November 2013


November 2013 Security Bulletin Release Webcast Q&A


Hosts:            Jonathan Ness, Security Development Manager

                       Pete Voss, Senior Communications Manager, Response Communications

Website:        TechNet/Security

Chat Topic:    November 2013 Security Bulletin Release
Wednesday, November 13, 2013


Q: Does the IE update (MS13-088) address the IE zero-day advisory that was announced last week?

A: Microsoft did not release any zero-day advisories last week.  The IE Cumulative Update, MS13-088, does not address any IE vulnerability being exploited in the wild. MS13-090 does address an ActiveX vulnerability which was found exploited in the wild.


Q: Regarding MS13-088, your slide lists affected products as “IE6 through IE11 on all supported versions of Windows Client.”  The bulletin states IE11 on Windows 7 (32-bit & 64-bit) is unaffected. Which is correct?

A: The affected products for MS13-088 are IE6 through IE11 for all versions of Windows Client except IE11 on Windows 7, which was fixed as part of the RTM prior to the bulletins. The slide has been updated to reflect this.


Q: Does update MS13-090 contain Kill Bits that were previously released in an Internet Explorer update?

A: No. This update does not include Kill Bits that were previously released in an Internet Explorer security update. We recommend that you install the latest Cumulative Security Update for Internet Explorer (MS13-088).


Q: Are there active attacks against the vulnerability in MS13-090?

A: Microsoft is aware of limited, targeted attacks that attempt to exploit this vulnerability.


Q: Does update MS13-090 address the recent IE zero-day?

A: Yes. Customers with automatic updates enabled are protected from this issue and do not need to take any action.


Q: Regarding MS13-091, is Word Perfect converter a default installed component or can it be optionally selected?  If it does not need to be installed, is it still vulnerable?

A: The Word Perfect converter is not installed by default.  If the component is not installed, one could not execute the vulnerable code.  However, Microsoft recommends applying the update – when a customer attempts to open a document, they’ll receive a prompt inside of Word to apply the converter. 


Q: Regarding Microsoft Security Advisory 2862152, is this advisory related to articles from Microsoft about SH1 and RC4?

A: No. Security Advisory 2862152 is the DirectAccess advisory that does not relate to the cryptographic advisories or articles.


Q: Have we received a final fix for the TIFF (GDI+) vulnerability from last week?

A: The security fix for TIFF (GDI+) is addressed in Microsoft Security Advisory 2896666; an update is planned at a future date.  We recommend customers install the Fix it to protect them from any active exploit of the vulnerability.


Q: Regarding the TIFF registry change (Fix it) in Microsoft Security Advisory 2896666, can you explain how this will affect TIFF usage?  I have multiple applications in the environment with TIFF files and there is a concern that this will be affected.  Can you elaborate a little more on this please?

A: TIFF images will be blocked on the affected software and platforms listed in the advisory.


Q: We still have MD5 512 certs in our environment.  Will the 2880823 and 2854544 Security Advisories affect our servers?

A: Microsoft recommends that customers use the SHA-2 hashing algorithm and 2048-bit RSA for robust digital signatures.


Q: Last month’s bulletin MS13-081 (KB 2862330) has been causing a number of BSODs.
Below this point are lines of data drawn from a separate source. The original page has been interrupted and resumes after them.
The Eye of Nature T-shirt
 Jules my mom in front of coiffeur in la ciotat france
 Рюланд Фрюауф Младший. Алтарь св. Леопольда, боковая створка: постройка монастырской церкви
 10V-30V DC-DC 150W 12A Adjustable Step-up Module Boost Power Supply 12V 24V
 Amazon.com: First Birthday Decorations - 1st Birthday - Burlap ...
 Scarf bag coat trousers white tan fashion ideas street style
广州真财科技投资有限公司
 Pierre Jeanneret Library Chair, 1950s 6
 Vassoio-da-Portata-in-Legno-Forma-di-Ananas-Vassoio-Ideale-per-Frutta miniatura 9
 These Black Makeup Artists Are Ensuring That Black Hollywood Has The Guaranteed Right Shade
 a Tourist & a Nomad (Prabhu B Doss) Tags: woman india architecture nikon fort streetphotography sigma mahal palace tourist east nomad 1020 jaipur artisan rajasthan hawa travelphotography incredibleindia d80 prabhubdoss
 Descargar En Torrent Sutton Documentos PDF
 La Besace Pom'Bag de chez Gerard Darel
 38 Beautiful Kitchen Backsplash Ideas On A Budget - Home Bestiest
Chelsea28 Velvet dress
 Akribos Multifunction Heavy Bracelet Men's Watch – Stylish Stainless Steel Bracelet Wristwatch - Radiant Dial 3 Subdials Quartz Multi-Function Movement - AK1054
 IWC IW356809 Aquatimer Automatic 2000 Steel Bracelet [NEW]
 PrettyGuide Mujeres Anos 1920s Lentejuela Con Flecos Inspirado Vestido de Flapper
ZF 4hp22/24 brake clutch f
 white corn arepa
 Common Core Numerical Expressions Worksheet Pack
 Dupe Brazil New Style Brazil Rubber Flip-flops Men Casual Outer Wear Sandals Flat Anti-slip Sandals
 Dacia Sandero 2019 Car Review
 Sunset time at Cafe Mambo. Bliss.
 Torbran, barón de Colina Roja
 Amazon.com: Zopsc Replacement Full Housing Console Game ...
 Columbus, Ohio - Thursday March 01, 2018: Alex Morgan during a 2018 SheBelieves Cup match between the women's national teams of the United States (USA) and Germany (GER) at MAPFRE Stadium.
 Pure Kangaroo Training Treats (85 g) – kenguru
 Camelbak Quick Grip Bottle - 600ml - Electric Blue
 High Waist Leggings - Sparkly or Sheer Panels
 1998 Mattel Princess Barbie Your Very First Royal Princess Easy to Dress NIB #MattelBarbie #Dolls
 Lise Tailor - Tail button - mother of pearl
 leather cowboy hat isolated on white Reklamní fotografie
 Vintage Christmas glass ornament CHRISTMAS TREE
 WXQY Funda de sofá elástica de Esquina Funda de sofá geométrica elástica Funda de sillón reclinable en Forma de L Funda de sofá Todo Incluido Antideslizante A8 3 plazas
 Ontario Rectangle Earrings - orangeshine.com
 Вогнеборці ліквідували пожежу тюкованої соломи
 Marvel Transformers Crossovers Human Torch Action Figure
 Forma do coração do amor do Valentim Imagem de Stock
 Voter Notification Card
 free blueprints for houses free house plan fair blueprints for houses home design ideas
Is a fix coming for that patch?

A: The Bulletin and associated KB Article noted that some 3rd party drivers (particularly USB drivers) might need to be updated for compatibility.  If you are encountering issues, the first thing to check is the updated drivers for your system. After that, if you still encounter problems with this update, please open a support case with Microsoft.


Q: Any suggestions for deploying strategies for EMET? Microsoft SCCM?

A: EMET can be easily deployed using SCCM.  Read the SCCM blog, Deploying and configuring the Enhanced Mitigation Experience Toolkit (EMET) 3.0 with System Center Configuration Manager, which is the first link found by searching Bing for “EMET SCCM.”


Q: Can you explain the difference between an advisory and a bulletin? 

A: Microsoft Security Bulletins provide information and guidance about updates that are available to address software vulnerabilities that may exist in Microsoft products. With each security bulletin that is released, there is an associated software update available for the affected product.

Microsoft Security Advisories are meant to give customers detailed information and guidance on a variety of security-related issues that may not be specifically tied to a software update. For example, an advisory may detail Microsoft software updates that might not address a security vulnerability in the software, but that may introduce changes to the behavior of the product or that introduce new functionality designed to help protect customers from attack.


Q: If the security updates patch the vulnerability, is it important to also employ the mitigation steps?

A: Some patches are installed but not enabled. Until a patch is applied and configured (if needed), a mitigation is needed.